▶ _Provided text_:
6.2 Right-to-Left \(\tau \)-and-Add

An alternative is to process the scalar k from the least to the most significant digit. Again, taking advantage of the \(\tau \) endomorphism, the GLV method is brought to its full extent. This approach is called right-to-left \(\tau \)-and-add, and it is presented in Algorithm 2.

figure b

Here, we have to perform a post-computation in the accumulators instead of pre-computing the points \(P_{i}\) as in the previous approach. Also, the \(\tau \) endomorphism is applied to the point P, which is usually public. For that reason, we can compute \(\tau \) with table lookups instead of performing squarings multiple times. The downside of this algorithm is that the accumulators carry sensitive information about the private key. Moreover, they are read and written. As a result, it is necessary to apply the linear pass algorithm over the whole set of accumulators \(Q_{i}\) twice per loop iteration.

6.3 Montgomery Ladder

The scalar multiplication can also be computed via Montgomery ladders, which provide simple and efficient timing-resistant formulas. The downside of this approach is that the speedup from the Frobenius map is lost. On the other hand, the Montgomery formulas are significantly improved when applied with the Koblitz curve b-parameter. For instance, the doubling formula only requires three field squarings and one multiplication. Moreover, if we choose the group generator with the x-coordinate equal to \(x^{64}u\), the cost of one loop multiplication is reduced to 16 logical vector instructions. For fixed-point scenarios, the right-to-left Montgomery ladder with Koblitz curves efficiently computes the point multiplication with \(\log _2(r)\) pre-computed x-coordinates. (see [72] for more details on the Montgomery formulas for binary curves). The advantage of using this method is that no linear passes are required, when compared with windowed versions of the \(\tau \)-and-add algorithm.

▶ _Request 1_: Please copy the rows between the line holding "How great is" and the line holding "4.19 meters", inclusive, and leave the pictures out.

▶ _Extracted records_:
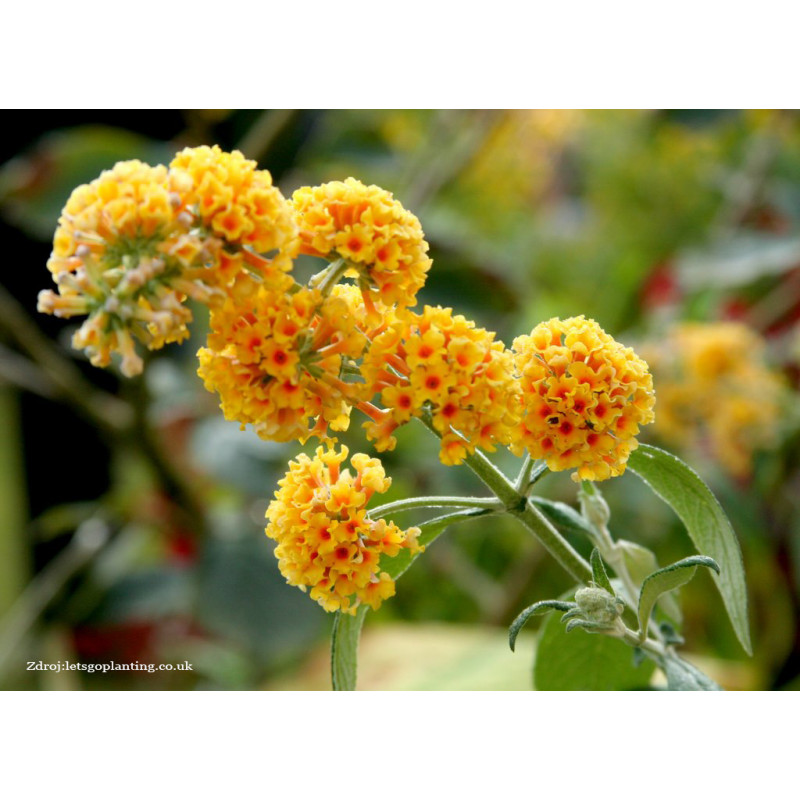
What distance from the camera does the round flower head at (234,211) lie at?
1.05 ft

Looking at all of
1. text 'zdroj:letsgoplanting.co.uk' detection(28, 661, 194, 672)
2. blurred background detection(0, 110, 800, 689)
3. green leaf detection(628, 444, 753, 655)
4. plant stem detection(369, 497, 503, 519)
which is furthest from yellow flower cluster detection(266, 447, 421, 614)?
text 'zdroj:letsgoplanting.co.uk' detection(28, 661, 194, 672)

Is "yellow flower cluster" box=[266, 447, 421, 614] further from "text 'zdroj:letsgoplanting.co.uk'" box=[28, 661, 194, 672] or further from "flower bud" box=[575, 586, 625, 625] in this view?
"text 'zdroj:letsgoplanting.co.uk'" box=[28, 661, 194, 672]

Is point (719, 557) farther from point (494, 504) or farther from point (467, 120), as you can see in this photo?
point (467, 120)

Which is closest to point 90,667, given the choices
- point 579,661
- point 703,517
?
point 579,661

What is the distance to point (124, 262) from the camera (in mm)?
318

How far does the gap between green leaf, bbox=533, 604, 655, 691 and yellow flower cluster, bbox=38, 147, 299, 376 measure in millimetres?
246

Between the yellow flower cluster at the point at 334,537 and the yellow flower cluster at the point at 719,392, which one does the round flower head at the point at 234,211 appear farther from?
the yellow flower cluster at the point at 719,392

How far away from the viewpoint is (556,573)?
1120 mm

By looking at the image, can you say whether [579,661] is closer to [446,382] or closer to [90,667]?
[446,382]

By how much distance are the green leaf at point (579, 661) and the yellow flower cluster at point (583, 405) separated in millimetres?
130

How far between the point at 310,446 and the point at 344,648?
2.12 feet

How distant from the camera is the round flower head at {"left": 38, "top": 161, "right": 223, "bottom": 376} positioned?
1.02 feet
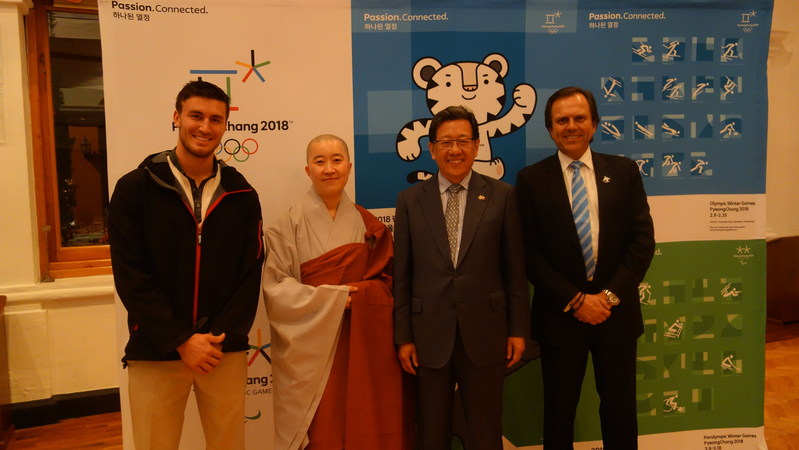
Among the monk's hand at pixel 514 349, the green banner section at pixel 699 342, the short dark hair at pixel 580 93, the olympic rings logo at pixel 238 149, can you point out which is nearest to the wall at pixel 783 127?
the green banner section at pixel 699 342

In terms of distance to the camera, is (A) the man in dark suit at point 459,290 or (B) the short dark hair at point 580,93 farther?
(B) the short dark hair at point 580,93

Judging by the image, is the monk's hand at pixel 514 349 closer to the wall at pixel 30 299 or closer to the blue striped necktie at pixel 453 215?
the blue striped necktie at pixel 453 215

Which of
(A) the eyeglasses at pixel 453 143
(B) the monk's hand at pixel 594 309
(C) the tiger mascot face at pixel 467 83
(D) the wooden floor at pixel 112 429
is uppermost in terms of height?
(C) the tiger mascot face at pixel 467 83

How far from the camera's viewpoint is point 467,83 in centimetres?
269

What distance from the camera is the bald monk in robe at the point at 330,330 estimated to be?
207 cm

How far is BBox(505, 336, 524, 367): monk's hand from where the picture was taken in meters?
2.07

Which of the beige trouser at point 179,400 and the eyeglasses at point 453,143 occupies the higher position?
the eyeglasses at point 453,143

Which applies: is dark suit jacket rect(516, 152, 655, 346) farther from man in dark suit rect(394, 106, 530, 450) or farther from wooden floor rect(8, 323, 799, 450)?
wooden floor rect(8, 323, 799, 450)

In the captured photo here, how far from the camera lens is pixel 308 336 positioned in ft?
6.83

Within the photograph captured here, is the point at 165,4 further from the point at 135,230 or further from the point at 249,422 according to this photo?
the point at 249,422

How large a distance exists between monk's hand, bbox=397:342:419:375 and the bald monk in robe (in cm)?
4

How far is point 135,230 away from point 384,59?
1.44 metres

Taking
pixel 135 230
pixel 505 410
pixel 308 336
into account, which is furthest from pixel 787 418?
pixel 135 230

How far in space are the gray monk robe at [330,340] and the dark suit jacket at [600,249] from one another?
65 cm
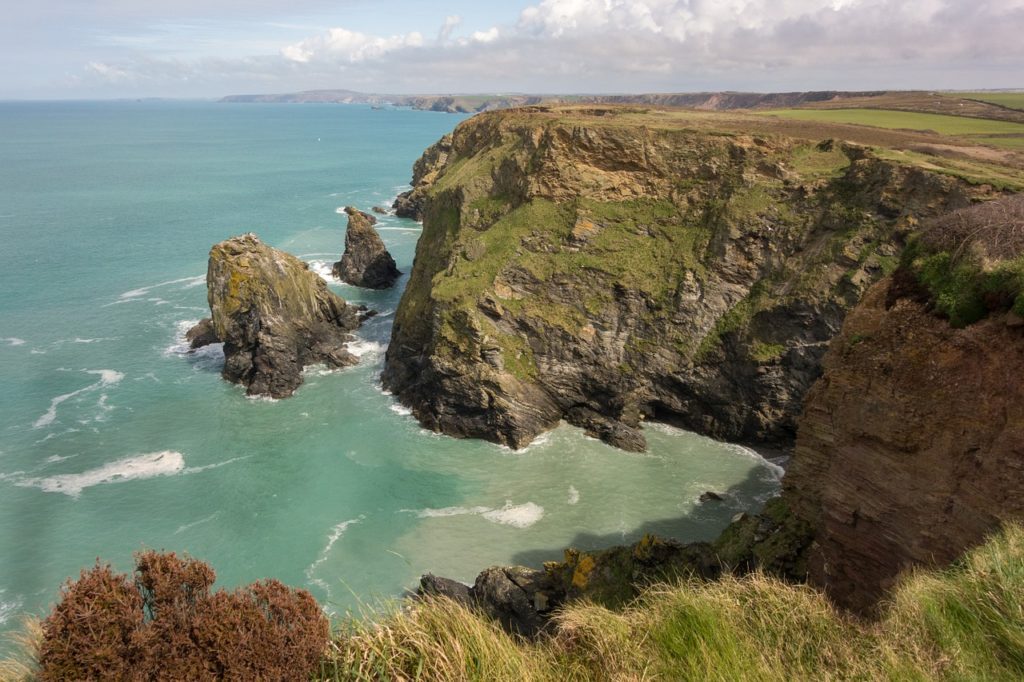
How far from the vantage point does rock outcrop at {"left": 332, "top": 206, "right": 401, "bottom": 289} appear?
60.9 meters

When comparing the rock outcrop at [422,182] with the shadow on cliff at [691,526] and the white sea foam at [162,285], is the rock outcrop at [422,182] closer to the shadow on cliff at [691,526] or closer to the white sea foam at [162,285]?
the white sea foam at [162,285]

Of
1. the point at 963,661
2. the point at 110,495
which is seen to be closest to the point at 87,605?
the point at 963,661

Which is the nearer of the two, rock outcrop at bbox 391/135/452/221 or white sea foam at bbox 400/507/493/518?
white sea foam at bbox 400/507/493/518

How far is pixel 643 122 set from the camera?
1820 inches

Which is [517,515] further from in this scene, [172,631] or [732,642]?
[172,631]

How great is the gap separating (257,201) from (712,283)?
275 ft

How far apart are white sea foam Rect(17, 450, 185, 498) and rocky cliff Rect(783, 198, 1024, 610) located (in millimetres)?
32007

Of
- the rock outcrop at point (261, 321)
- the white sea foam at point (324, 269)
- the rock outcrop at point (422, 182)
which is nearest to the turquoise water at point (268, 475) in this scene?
the rock outcrop at point (261, 321)

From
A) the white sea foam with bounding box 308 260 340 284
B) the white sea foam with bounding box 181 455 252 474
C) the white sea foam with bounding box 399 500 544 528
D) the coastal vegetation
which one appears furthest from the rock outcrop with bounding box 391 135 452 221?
the coastal vegetation

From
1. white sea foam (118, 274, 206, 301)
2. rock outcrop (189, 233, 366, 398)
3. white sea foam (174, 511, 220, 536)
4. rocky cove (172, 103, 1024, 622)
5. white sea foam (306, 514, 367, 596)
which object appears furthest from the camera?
white sea foam (118, 274, 206, 301)

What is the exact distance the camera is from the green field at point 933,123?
44.5 metres

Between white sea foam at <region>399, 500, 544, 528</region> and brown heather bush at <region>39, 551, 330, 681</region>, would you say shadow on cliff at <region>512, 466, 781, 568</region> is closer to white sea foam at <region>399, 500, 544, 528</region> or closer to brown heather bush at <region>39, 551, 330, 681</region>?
white sea foam at <region>399, 500, 544, 528</region>

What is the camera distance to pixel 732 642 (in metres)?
7.65

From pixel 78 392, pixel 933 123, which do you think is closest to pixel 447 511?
pixel 78 392
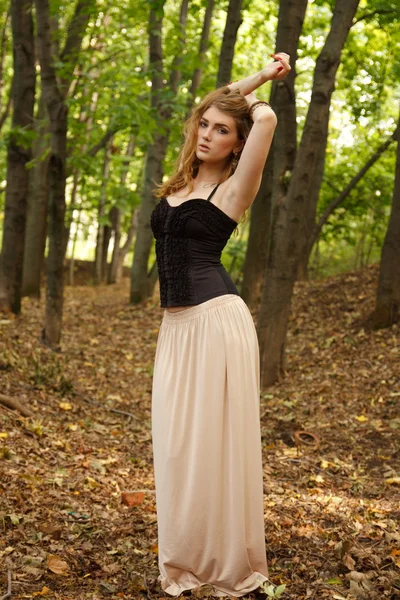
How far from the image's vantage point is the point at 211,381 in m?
3.53

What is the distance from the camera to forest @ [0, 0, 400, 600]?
4.19 meters

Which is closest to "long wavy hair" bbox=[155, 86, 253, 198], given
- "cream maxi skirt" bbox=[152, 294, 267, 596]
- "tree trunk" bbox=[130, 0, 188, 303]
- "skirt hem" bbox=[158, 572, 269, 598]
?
"cream maxi skirt" bbox=[152, 294, 267, 596]

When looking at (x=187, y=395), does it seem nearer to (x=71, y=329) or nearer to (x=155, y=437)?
(x=155, y=437)

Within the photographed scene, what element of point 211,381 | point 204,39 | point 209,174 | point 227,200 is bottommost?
point 211,381

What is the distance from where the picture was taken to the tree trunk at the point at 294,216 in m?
8.29

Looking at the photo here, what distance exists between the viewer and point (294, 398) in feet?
27.6

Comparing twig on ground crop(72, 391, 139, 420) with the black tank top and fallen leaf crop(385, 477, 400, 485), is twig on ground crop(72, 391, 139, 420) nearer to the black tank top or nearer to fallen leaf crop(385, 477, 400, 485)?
fallen leaf crop(385, 477, 400, 485)

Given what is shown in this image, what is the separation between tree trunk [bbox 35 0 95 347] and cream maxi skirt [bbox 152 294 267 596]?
6284 millimetres

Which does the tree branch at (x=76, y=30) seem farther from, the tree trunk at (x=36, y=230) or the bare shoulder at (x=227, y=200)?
the bare shoulder at (x=227, y=200)

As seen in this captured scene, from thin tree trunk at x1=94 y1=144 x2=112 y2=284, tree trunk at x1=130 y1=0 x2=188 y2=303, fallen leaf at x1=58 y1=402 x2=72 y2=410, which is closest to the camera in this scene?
fallen leaf at x1=58 y1=402 x2=72 y2=410

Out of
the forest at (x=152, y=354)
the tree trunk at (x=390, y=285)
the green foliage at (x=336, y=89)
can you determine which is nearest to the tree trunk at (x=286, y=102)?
the forest at (x=152, y=354)

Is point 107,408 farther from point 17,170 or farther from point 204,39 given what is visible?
point 204,39

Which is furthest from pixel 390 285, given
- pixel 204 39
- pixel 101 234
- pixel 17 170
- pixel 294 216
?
pixel 101 234

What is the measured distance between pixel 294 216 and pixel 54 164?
10.6ft
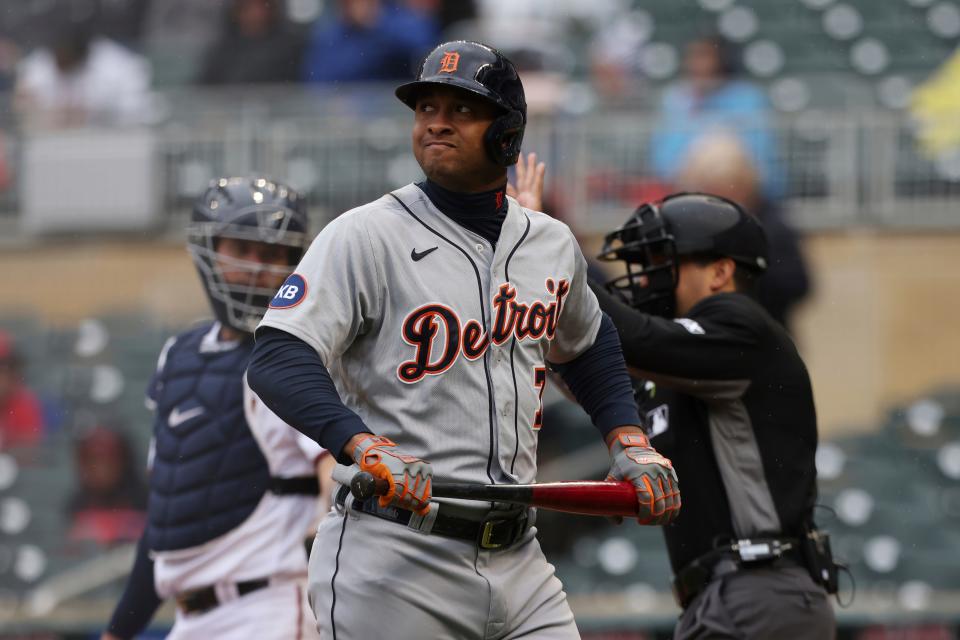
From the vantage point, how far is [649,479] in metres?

▶ _Request 2_:
Does each statement agree with the excerpt on scalar multiplication? Answer yes or no for each, and quote the words from the excerpt that decide it.
(a) In the right-to-left τ-and-add approach, the accumulators carry sensitive information about the private key.
(b) Computing the scalar multiplication via Montgomery ladders keeps the speedup from the Frobenius map.
(c) When applied with the Koblitz curve b-parameter, the doubling formula requires three field squarings and two multiplications.

▶ _Full output 1_:
How great is the gap separating (257,201) from (712,283)?
275 ft

How far apart are white sea foam Rect(17, 450, 185, 498) and rocky cliff Rect(783, 198, 1024, 610) located (in millimetres)?
32007

Of
- the rock outcrop at point (261, 321)
- the white sea foam at point (324, 269)
- the rock outcrop at point (422, 182)
which is nearest to the turquoise water at point (268, 475) in this scene?
the rock outcrop at point (261, 321)

From
A) the white sea foam with bounding box 308 260 340 284
B) the white sea foam with bounding box 181 455 252 474
C) the white sea foam with bounding box 399 500 544 528
D) the coastal vegetation
which one appears furthest from the rock outcrop with bounding box 391 135 452 221?
the coastal vegetation

From
1. white sea foam (118, 274, 206, 301)
2. rock outcrop (189, 233, 366, 398)
3. white sea foam (174, 511, 220, 536)
4. rocky cove (172, 103, 1024, 622)
5. white sea foam (306, 514, 367, 596)
which object appears furthest from the camera?
white sea foam (118, 274, 206, 301)

What is the exact distance the camera is from the green field at point 933,123?
44.5 metres

Between white sea foam at <region>399, 500, 544, 528</region> and brown heather bush at <region>39, 551, 330, 681</region>, would you say shadow on cliff at <region>512, 466, 781, 568</region> is closer to white sea foam at <region>399, 500, 544, 528</region> or closer to brown heather bush at <region>39, 551, 330, 681</region>?
white sea foam at <region>399, 500, 544, 528</region>

What is the camera distance to pixel 732 642 (in metres)?
7.65

From pixel 78 392, pixel 933 123, which do you think is closest to pixel 447 511?
pixel 78 392
How far from the image's vantage point is the point at 211,381 in m?
3.53

What is the distance from the camera to forest @ [0, 0, 400, 600]?
4.19 meters

▶ _Full output 2_:
(a) Yes: "the accumulators carry sensitive information about the private key"
(b) No: "the speedup from the Frobenius map is lost"
(c) No: "the doubling formula only requires three field squarings and one multiplication"